--- BEGIN Text passage ---
Photo caption: Robert Sarnoff on the beach in the Rockaways. He has lived on the peninsula much of his life, but only in the last four years began making films about it. Christian Hansen for The New York Times

Robert Sarnoff was as surprised as anyone when the Queens International Film Festival — yes, there is one, opening its sixth annual series at a hotel near La Guardia Airport on Thursday — chose him as a featured filmmaker.

Mr. Sarnoff, 70, has had several careers, as a public school art teacher, as a political cartoonist for The Rockaway Wave, and as a painter inspired by the windswept beaches of the Rockaways, where he moved after growing up in Brooklyn — “almost,” as he puts it, “like a lemming to the sea.”

Over the past four years he has turned to film to portray the many worlds of the peninsula: the shabby beauty of a faded resort, enclaves of Tudor houses like his own, housing projects and working-class neighborhoods, and a single room occupancy hotel where he set “No Rooms Lobby,” a day in the life of a mysterious man who lives alone in a bare room and survives on odd jobs.

That 19-minute film won Best Docudrama at the Bare Bones Film Festival in Oklahoma, which tickled the director for two reasons. First, it is entirely fictional, though the character, a poor working man on the edge of society, was inspired by his experiences teaching art in a homeless shelter. Second, Mr. Sarnoff said, “It cost, you know, nothing.”

How much is that? “Under $1,000,” he said.

Mr. Sarnoff’s entire film oeuvre is shot in the Rockaways, within a few miles of his home.
--- END Text passage ---
--- BEGIN Records ---
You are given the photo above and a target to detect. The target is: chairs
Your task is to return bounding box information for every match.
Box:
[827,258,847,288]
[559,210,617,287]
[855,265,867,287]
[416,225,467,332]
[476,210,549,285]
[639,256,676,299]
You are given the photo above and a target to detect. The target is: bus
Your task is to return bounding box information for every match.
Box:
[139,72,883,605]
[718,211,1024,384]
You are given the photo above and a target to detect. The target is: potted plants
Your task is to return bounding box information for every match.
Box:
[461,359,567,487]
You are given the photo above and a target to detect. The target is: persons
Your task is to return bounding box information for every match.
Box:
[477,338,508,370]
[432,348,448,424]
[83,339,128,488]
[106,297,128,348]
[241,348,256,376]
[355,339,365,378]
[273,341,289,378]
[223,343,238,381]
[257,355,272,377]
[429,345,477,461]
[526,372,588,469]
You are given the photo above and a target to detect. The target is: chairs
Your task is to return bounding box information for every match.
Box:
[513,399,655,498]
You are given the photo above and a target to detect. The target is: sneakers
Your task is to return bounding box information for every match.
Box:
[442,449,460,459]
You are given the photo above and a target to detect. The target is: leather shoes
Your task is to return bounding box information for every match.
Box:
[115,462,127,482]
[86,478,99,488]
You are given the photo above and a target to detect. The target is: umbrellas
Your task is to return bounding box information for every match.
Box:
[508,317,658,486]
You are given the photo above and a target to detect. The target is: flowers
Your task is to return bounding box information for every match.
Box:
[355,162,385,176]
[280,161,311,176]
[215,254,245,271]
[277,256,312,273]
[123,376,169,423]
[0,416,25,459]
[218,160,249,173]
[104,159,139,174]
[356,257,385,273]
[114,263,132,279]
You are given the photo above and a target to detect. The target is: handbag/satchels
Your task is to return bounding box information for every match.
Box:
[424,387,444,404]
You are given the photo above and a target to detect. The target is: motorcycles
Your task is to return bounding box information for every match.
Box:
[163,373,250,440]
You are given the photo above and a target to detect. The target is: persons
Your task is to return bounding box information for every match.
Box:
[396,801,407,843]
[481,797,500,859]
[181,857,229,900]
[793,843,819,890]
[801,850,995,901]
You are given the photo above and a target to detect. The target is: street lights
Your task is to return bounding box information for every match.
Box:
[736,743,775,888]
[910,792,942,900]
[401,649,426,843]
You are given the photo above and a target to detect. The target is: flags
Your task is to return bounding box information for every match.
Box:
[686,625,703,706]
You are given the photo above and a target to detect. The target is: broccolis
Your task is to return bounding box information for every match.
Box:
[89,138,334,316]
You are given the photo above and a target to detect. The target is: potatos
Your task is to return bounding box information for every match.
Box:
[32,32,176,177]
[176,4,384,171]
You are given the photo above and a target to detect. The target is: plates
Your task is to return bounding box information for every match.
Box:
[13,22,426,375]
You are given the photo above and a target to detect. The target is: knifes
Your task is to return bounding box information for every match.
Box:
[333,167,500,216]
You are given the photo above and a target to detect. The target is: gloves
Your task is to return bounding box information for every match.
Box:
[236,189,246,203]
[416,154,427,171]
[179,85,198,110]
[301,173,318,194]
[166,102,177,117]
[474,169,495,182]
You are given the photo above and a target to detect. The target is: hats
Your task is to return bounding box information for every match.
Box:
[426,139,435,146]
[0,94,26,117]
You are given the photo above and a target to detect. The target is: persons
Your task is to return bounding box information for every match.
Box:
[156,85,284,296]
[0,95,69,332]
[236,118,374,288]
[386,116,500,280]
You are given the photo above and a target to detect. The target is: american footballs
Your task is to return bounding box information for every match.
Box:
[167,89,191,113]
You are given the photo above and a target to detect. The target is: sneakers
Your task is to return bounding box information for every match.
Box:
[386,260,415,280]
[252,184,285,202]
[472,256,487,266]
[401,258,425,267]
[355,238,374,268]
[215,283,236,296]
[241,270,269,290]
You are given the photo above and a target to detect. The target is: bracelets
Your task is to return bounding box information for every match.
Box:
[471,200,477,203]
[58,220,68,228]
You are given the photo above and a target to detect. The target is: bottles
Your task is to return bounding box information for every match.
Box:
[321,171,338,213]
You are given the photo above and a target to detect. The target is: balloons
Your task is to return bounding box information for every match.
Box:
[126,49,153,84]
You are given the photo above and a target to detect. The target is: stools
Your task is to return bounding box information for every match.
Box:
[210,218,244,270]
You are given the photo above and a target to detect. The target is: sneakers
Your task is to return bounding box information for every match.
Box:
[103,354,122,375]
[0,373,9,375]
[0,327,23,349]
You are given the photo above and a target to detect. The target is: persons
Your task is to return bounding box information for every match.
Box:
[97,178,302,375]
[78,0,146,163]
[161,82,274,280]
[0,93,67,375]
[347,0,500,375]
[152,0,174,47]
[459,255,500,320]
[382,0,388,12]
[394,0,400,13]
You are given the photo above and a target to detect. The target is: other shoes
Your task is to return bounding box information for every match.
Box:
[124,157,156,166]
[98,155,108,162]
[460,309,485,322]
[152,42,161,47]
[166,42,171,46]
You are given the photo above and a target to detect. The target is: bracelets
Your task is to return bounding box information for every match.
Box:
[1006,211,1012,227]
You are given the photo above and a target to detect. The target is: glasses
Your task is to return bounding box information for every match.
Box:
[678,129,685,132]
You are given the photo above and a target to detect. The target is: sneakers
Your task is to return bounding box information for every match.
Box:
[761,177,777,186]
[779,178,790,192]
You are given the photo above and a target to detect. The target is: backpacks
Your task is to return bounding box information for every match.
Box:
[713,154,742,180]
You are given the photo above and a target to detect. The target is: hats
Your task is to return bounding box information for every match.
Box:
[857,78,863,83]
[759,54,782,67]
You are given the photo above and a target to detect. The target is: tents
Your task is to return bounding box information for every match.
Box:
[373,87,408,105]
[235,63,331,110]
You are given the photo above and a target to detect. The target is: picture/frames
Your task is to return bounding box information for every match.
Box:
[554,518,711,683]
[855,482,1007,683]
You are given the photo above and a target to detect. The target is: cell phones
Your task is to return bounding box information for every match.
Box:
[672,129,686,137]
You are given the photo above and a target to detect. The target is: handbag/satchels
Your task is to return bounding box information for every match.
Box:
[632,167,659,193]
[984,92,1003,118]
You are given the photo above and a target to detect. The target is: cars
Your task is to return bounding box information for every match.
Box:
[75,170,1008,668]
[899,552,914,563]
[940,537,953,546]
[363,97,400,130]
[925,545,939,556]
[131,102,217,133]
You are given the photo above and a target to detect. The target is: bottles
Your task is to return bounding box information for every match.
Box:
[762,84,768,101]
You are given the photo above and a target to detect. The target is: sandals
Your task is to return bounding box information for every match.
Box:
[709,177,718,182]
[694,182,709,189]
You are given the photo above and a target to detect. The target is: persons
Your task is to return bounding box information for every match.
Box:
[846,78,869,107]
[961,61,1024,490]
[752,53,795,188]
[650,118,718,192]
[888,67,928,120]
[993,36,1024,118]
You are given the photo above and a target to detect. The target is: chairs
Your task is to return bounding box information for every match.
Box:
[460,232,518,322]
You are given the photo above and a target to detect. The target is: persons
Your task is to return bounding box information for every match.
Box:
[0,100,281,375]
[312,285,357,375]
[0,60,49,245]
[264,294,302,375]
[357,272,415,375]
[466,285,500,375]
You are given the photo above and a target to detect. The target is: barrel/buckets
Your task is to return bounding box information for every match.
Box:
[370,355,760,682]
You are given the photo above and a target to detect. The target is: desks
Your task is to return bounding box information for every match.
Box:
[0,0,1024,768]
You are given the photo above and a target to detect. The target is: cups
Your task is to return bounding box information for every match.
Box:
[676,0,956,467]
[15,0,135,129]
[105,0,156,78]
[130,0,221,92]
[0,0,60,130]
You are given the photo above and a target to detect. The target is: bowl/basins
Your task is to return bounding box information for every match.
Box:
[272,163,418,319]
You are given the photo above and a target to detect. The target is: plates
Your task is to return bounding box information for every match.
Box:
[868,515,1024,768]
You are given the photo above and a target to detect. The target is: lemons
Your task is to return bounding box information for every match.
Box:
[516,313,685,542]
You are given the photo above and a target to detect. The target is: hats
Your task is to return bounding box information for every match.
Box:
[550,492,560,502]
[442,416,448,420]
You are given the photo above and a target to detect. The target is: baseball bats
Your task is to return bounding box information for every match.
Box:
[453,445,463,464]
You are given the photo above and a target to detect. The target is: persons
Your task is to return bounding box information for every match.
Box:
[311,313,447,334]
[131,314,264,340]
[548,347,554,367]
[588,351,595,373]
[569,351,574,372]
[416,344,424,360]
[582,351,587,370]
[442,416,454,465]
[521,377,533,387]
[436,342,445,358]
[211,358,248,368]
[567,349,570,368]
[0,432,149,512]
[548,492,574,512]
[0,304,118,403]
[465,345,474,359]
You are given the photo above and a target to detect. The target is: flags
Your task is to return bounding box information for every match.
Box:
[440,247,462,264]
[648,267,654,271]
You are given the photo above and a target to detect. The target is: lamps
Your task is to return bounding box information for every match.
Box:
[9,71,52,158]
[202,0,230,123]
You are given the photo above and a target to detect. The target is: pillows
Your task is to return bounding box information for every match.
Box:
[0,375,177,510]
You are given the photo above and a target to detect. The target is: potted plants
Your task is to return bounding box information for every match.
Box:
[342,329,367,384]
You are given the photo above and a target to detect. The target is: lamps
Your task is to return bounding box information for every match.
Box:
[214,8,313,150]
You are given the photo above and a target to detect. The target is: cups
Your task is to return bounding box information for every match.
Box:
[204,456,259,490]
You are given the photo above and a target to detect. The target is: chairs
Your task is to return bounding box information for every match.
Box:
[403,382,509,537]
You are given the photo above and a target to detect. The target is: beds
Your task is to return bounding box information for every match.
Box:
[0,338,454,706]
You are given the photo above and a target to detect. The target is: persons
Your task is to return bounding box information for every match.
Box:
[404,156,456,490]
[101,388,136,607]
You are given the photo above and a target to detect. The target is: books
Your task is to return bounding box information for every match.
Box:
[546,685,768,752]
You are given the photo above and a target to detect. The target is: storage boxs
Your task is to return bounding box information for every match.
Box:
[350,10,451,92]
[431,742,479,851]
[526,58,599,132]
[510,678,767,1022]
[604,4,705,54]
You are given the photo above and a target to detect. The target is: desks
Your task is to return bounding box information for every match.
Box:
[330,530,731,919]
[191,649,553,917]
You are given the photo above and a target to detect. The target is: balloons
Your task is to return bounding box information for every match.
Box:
--- END Records ---
> **Short problem**: Rewrite the stretch of the Robert Sarnoff text from "Photo caption: Robert" through "a featured filmmaker.", changing "peninsula" to "coast". Work only from the text about Robert Sarnoff.

> **The result**:
Photo caption: Robert Sarnoff on the beach in the Rockaways. He has lived on the coast much of his life, but only in the last four years began making films about it. Christian Hansen for The New York Times

Robert Sarnoff was as surprised as anyone when the Queens International Film Festival — yes, there is one, opening its sixth annual series at a hotel near La Guardia Airport on Thursday — chose him as a featured filmmaker.